Is a backlash growing against the 900 million user strong social media network?

Facebook’s IPO stirred up the naysayers (e.g., “Here’s Why Google and Facebook Might Completely Disappear in the Next 5 Years”), even before the public offering failed to live up to the hype. While the social network’s white-hot success shows no immediate sign of flagging—can 900 million users globally really be wrong?—a backlash has been building. Our Things to Watch list for 2011 included Facebook Alternatives (“Social networkers will be exploring more niche communities or alternatives that offer greater exclusivity or privacy”). And in advance of the IPO, an Associated Press/CNBC poll reported that close to half of Americans say Facebook is a passing fad, and General Motors pulled $10 million in advertising due to poor click-through rates.

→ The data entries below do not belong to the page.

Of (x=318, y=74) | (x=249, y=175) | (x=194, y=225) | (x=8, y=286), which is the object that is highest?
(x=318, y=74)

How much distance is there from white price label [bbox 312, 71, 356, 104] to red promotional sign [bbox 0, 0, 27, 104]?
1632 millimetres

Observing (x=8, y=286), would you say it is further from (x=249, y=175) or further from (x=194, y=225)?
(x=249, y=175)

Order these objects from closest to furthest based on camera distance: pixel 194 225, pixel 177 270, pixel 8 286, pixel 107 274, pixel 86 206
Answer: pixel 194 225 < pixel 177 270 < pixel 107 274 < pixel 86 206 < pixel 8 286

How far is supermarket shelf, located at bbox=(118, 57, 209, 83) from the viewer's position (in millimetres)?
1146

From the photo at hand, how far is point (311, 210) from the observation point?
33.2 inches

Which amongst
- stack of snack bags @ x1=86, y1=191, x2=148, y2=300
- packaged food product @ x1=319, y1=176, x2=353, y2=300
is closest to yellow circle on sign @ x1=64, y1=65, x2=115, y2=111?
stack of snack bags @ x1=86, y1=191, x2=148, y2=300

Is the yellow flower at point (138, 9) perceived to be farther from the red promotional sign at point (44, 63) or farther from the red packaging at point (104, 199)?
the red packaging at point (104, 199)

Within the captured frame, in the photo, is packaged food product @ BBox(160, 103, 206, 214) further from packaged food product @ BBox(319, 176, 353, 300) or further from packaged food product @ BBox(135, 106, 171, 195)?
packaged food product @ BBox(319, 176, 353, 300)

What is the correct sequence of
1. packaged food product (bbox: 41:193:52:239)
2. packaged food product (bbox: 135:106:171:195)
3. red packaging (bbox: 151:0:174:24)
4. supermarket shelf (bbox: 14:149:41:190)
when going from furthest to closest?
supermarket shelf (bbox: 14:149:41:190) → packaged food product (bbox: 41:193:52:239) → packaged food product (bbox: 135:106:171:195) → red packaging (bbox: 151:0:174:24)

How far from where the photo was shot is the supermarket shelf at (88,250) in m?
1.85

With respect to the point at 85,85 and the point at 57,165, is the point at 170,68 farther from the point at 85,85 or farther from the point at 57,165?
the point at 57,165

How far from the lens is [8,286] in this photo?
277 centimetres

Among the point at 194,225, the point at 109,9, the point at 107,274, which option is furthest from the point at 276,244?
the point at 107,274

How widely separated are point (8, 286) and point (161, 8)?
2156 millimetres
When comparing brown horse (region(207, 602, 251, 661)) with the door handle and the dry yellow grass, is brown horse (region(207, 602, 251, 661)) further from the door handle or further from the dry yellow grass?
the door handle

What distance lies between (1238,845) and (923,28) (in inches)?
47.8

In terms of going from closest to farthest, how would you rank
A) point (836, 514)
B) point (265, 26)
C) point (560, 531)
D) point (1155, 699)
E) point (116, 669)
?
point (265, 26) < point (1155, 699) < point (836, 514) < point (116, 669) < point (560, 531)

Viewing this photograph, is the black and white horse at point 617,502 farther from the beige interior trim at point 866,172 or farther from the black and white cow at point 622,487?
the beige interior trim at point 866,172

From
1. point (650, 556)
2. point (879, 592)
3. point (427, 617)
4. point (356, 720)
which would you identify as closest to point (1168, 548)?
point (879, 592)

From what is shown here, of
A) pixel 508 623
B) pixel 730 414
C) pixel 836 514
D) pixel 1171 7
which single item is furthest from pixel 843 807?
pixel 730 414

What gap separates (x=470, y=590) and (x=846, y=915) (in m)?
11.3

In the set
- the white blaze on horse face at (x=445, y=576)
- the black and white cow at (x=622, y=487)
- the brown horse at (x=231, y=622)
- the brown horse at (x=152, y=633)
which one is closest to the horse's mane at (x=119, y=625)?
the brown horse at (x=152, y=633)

There are a few key reasons for Facebook fatigue. Some members have been put off by privacy and trust issues (how personal stats get shared and leveraged), while some, even Millennials, are tired of keeping up with a vast web of people. Strategically, critics point to Facebook’s sluggish adaptation to mobile as a sign that it’s failed to innovate fast enough while other, cooler communities gain. Among other things, these aim for greater relevance or immediacy by focusing on the interest graph—like Pinterest, Gogobot (for travel) or Fancy (more consumerist)—or tapping into the “SoLoMo” trend, combining social with local and mobile (for example, Banjo and Highlight send alerts to a user’s mobile device when social media connections are nearby). The long-awaited open-source network Diaspora will let users own their data when it launches, possibly later this year.